There I was, a 24 year old with a brand spanking new baby, I should have been overjoyed and ecstatic. I was already separated from my now ex husband so I was not only a new mom, but a new single mom. I got a call from my son's pediatrician saying he tested positive for cystic fibrosis on his newborn screening blood work. At this point Mikey was 13 days old. I knew prior to this call that something wasn't right, he didn't seem to be digesting milk properly and wasn't gaining any weight. I was familiar with cystic fibrosis from nursing school, so I was scared, really scared. I just hugged my baby and made the necessary appointments to figure out our next steps. Once all of his medications and treatments were thrown into our lives I thought, "thank goodness I'm a nurse". I was easily able to understand what I was doing and what medications I was giving him.
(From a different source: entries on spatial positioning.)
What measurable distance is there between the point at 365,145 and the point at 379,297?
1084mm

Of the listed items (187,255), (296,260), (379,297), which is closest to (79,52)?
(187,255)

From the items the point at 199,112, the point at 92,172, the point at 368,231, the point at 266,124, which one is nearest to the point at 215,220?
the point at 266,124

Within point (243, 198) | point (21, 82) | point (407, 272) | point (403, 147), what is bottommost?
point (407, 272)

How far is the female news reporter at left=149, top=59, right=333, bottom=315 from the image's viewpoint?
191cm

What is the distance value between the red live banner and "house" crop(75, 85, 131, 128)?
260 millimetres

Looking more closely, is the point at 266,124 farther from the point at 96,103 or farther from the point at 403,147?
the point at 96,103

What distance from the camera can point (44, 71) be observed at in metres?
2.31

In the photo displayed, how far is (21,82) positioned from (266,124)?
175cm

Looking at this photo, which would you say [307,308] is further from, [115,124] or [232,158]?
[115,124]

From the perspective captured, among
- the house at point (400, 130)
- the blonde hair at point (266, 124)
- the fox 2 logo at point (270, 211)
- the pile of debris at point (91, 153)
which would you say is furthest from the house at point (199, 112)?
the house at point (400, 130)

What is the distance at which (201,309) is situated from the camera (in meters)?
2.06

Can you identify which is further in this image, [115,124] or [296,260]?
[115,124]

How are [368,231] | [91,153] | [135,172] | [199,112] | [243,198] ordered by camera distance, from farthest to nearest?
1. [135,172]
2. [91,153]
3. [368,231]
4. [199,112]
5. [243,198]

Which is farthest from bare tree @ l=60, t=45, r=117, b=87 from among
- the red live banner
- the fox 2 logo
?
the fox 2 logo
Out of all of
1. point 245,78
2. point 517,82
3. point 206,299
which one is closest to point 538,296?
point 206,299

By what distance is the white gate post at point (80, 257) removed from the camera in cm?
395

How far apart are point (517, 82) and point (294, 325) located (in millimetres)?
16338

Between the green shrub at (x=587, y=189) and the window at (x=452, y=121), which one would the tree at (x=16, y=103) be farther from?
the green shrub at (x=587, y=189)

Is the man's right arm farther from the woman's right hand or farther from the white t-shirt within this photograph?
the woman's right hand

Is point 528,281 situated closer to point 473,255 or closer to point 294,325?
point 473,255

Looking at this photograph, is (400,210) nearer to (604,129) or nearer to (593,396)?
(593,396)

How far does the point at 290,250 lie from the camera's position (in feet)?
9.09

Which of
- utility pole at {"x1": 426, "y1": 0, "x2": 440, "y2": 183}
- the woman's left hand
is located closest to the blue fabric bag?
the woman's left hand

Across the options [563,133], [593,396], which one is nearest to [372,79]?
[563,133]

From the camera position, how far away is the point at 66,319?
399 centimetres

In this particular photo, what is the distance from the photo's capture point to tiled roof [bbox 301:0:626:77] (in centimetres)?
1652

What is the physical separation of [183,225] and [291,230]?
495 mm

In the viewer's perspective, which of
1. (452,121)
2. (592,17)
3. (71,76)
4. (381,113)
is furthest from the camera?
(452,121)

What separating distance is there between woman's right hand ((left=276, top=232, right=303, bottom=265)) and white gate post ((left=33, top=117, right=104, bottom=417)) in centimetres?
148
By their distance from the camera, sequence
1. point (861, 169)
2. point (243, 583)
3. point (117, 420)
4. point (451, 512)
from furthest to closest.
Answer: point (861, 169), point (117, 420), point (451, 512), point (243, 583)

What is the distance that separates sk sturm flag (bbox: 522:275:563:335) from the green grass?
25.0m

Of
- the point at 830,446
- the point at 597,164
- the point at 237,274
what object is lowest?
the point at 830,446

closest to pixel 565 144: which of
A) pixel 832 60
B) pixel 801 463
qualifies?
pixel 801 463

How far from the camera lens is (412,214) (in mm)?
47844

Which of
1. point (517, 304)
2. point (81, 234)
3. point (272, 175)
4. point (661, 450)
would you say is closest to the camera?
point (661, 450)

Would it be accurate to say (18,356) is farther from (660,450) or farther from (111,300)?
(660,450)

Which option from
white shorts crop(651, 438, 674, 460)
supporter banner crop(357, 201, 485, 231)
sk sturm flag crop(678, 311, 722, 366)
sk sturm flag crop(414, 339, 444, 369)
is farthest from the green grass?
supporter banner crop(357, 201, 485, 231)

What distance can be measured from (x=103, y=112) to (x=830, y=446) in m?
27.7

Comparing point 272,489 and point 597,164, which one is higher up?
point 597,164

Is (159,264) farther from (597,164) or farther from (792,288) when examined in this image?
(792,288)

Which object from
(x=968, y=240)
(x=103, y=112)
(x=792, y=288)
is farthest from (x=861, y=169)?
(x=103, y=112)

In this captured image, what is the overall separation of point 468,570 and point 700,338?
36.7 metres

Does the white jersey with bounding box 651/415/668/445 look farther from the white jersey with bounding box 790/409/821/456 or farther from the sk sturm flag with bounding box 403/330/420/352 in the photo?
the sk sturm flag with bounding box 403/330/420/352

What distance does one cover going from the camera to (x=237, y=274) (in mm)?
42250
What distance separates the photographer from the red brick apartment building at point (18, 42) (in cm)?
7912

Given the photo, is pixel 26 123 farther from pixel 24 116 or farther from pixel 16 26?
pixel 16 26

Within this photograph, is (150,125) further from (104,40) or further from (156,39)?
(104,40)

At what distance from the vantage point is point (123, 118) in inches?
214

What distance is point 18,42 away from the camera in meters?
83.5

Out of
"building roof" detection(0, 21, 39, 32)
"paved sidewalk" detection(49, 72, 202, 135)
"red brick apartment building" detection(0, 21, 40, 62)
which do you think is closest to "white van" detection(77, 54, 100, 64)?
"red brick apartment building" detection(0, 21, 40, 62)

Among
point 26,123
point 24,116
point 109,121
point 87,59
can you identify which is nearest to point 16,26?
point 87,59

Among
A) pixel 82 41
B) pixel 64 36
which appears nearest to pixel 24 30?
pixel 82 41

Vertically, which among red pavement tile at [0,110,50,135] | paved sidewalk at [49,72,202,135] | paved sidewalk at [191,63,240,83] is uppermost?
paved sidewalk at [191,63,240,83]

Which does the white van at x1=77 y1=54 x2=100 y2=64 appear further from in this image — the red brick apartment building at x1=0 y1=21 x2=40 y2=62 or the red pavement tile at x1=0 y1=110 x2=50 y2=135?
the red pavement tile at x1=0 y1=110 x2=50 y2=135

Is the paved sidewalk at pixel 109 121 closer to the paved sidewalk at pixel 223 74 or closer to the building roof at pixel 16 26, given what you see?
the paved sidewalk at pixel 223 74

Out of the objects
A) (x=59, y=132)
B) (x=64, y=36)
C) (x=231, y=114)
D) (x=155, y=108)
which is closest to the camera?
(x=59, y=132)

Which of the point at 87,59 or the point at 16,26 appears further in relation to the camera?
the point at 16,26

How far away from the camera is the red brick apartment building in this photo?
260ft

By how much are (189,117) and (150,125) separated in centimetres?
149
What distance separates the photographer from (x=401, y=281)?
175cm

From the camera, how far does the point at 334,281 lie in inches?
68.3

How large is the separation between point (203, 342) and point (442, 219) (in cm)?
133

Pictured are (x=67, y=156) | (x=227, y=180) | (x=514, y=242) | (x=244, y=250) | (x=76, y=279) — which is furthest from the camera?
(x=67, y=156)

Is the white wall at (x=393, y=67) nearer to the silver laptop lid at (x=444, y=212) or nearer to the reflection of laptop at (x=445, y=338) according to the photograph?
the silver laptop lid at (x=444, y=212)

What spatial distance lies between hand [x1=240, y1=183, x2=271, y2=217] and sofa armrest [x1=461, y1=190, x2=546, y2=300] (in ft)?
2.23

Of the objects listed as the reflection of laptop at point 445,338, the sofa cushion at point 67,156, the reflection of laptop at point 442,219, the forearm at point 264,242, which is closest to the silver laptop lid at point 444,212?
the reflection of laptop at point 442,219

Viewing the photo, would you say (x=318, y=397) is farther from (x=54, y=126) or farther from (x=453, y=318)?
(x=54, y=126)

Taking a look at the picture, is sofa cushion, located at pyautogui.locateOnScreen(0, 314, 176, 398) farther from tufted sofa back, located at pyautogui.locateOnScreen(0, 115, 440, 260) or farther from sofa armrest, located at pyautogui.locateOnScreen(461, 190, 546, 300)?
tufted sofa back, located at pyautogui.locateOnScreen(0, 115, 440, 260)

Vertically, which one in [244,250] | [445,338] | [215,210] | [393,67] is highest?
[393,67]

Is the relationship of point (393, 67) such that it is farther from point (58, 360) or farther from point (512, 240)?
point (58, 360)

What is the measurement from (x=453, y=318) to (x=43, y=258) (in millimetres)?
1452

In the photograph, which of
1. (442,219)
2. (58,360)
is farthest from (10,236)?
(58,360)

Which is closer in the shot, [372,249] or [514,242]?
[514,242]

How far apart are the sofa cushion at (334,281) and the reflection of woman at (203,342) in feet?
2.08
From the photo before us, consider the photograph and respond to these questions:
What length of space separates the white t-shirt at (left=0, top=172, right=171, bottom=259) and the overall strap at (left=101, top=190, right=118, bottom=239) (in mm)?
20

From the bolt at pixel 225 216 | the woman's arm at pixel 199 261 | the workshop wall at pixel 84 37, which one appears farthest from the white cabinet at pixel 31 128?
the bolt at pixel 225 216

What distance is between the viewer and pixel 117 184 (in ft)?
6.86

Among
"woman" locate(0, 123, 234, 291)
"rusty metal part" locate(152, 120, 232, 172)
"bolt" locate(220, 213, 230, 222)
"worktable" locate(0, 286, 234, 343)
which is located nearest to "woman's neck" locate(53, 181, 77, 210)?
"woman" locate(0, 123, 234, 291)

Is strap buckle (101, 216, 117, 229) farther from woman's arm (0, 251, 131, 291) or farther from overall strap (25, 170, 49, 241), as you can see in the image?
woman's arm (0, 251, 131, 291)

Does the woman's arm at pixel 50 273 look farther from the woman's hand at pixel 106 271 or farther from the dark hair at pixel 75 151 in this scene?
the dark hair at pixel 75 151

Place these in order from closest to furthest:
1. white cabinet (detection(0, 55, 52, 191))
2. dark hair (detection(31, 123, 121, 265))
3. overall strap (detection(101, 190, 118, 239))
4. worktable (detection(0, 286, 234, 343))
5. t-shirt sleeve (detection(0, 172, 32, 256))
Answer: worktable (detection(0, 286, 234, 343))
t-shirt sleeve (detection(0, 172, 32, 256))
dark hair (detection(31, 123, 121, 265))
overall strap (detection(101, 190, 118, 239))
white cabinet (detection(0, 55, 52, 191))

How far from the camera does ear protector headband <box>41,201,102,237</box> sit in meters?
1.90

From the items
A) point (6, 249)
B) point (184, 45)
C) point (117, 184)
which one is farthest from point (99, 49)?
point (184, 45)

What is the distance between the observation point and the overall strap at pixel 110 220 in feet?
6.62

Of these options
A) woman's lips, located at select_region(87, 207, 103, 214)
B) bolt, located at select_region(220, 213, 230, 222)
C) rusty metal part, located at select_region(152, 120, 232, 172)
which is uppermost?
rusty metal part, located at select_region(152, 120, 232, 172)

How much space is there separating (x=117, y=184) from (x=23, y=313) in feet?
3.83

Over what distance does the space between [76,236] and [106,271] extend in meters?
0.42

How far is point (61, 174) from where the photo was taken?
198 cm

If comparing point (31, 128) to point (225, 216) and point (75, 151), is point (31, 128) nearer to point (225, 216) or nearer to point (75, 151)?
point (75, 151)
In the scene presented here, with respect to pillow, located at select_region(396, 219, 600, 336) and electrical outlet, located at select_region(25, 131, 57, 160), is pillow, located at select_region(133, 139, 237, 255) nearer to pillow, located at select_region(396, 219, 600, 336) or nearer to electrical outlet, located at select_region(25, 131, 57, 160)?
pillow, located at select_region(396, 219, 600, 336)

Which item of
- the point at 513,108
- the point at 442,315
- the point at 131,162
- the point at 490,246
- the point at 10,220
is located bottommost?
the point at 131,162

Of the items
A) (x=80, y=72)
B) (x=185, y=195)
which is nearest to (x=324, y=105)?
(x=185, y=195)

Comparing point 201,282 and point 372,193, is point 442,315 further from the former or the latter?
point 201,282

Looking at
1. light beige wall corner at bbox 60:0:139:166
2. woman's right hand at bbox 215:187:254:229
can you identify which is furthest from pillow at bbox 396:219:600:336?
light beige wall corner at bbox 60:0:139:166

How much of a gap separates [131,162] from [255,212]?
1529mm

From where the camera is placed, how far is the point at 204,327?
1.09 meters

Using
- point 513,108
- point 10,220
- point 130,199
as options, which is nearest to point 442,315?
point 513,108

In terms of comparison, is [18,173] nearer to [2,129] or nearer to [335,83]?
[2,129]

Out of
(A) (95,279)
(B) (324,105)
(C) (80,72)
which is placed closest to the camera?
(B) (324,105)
I then realized I needed to change my negative thoughts into positive ones, and that God chose me to be the mom of a child with CF for a reason. He knew I could care for him and give him the most love he needs and deserves.
"He's my hero."
When Mikey was a baby, I was afraid to let him do almost anything for fear of germs and illness. I wanted to put him in a bubble. When he was in the early walking stage I didn't even want him to go on playgrounds because I had no control over how clean/dirty they were. Mikey had his first round with pseudomonas aeruginosa at a year old. I have been able to take care of his illnesses at home with oral antibiotics and increased treatments and for that we have been very fortunate. Since that first bacteria scare, I learned that I can't control everything. He needs to be a child first before anything else. Bacteria is everywhere and no matter how much I want to control it I can't. I now have the sweetest, happiest, most loving 3 year old boy any mom could ask for.. he just also happens to have CF. He loves race cars, trains, airplanes, and outer space (his vest is galaxy theme!) He goes to preschool, loves to play on his iPad, run outside on the playground, go swimming, play catch, shoot baskets, and play with his friends just like any other kid. He's not at the point yet where he knows he has an illness, but I hope he never loses his amazing spirit. He's my hero.